Shop Vacuum Filter Cleaner Homemade Machines & Jigs
For the majority of my shop cleanup, I use my dust collector with a 2-1/2″ hose and wand to vacuum the dust and wood chips off the floor. Of course, this only works where it’s convenient to take the dust collector. For other cleanups, like when I’m doing a renovation project in my house (nearly always…), I use my shop vac. Being too cheap for my own good, I use it without bags. To be fair, I do have a problem finding bags for this model locally and use that as my excuse for not using any at all. Beside that, I used my old Craftsman vac (now in my sanding station) for nearly 20 years without bags, replacing the filter only once over that time.
The problem with using it without bags is cleaning the pleated filter. Til now, I have been carefully taking it out and carrying it outdoors, where I’d hold it out with a long stick and shake the dust out. Unpleasant, at best, and especially so if the breeze shifts and I get a gust of powder in my face.
On my last trip out to clean it an idea occurred to me: why not spin the dust out? I could build a box that the filter would go in and use a drill to turn it, letting centrifugal force clean the filter. Taking the idea further, I realized I could use a garbage can as the box and spin it out into it. All I would need to do is make something to hold the filter that was attached to a lid for the garbage can.
To hold the filter, I came up with a simple method involving end caps with rabbets that would fit on the ends of the filter. A piece of 3/8″ threaded rod is used as the axle on which it would spin and also be be driven.
To get started, I measured the filter for the end caps:
The end caps would need to fit inside the centre of the filter and also lip over the ends. To do this, they would need to be rabbeted.
I lay out the outer diameter with my compass. This defines the lip that grips the end of the filter. I’m using scraps of 3/4″ pine for the caps. Then, I cut it with the jigsaw
A band saw works too, but the jigsaw cut is as precise as it needs to be.
Drill the centre hole for the axle shaft with a 3/8″ bit.
A rabbet is then cut into the end caps. With the fence adjusted correctly, I raised the blade slightly to create the rabbet. This is called ‘nibbling’ and doing it freehand is a bit tricky and not really recommended for anyone who is inexperienced or uncomfortable with the procedure.
The rabbet doesn’t need to be very deep. In this case, I made them about 1/4″ deep and took this in two passes.
A Threaded rod is cut to length. Doing ‘stuff’ demands a ready supply of threaded rod! Good to have some in various sizes handy at all times.
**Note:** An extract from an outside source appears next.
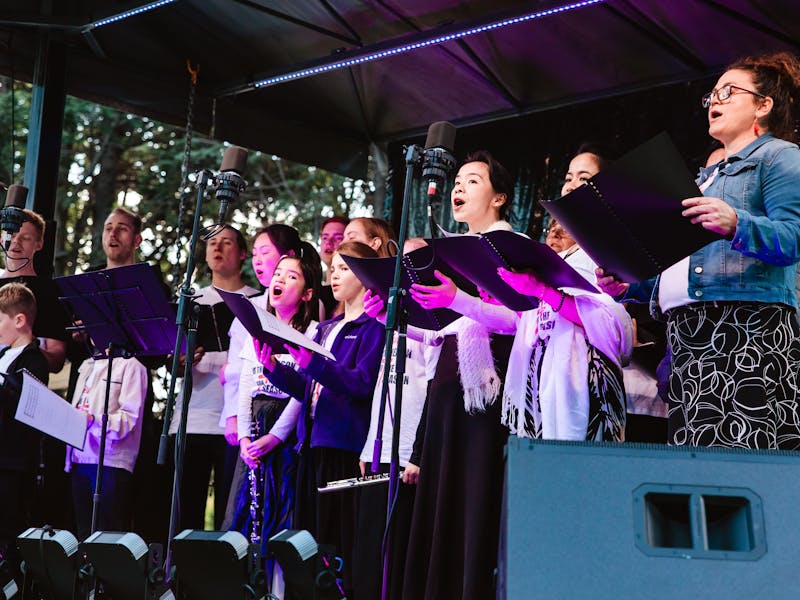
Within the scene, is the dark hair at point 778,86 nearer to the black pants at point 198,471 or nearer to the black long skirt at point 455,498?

I use OSB as the lid for the garbage can. The one that came with the can is plastic, with a molded handle and not really suitable for this. The OSB was laying around and it just needed to be cut to size and a hole drilled through it.
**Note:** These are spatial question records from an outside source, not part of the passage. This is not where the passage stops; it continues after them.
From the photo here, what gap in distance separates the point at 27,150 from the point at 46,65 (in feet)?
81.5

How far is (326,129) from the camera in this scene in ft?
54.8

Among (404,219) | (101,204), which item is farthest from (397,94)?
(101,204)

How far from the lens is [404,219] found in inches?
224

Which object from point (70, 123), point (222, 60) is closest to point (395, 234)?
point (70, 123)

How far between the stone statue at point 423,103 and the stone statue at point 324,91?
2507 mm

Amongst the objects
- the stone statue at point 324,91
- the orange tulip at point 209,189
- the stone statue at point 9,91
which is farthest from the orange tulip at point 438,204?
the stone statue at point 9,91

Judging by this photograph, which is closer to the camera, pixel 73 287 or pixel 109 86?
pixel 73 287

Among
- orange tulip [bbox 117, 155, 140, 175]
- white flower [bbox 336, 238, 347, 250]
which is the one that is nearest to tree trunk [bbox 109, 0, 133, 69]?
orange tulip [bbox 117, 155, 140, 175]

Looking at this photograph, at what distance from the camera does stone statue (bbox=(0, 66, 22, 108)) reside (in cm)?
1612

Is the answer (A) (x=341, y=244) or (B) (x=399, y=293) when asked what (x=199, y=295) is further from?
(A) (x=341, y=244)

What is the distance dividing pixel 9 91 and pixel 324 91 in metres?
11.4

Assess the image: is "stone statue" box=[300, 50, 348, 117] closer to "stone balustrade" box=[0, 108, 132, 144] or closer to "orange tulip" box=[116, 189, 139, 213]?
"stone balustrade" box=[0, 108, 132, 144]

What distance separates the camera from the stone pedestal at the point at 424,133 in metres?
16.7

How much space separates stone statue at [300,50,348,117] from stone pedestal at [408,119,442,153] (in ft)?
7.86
A bolt holds the filter. The wrench really isn’t needed, since I couldn’t overtighten the nut – it would crush the filter. It needs to be snug though, or it could come loose.
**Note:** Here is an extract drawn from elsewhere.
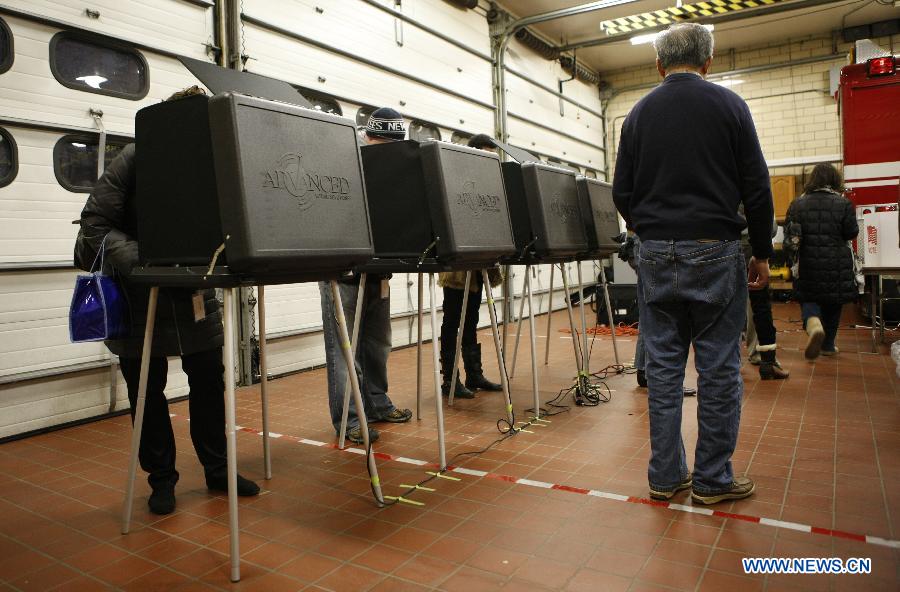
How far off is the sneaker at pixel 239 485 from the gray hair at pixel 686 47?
2550 millimetres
And finally it’s ready for some action. I’m using a hammer drill and this seems to clean the filter the best – the vibrations help shake the dust loose. and, as you can see, it came out clean as a whistle.
It took out dust that I thought was trapped in there for good – I couldn’t even blow it out this clean!. What’s more, the process is very nearly dust free. I waited about five minutes before I took the lid off and by then the dust had settled.
Incredible just how much dust one of these filters can hold. That was after just a very small amount of vacuuming.
Bags? We don’t need no stinking bags!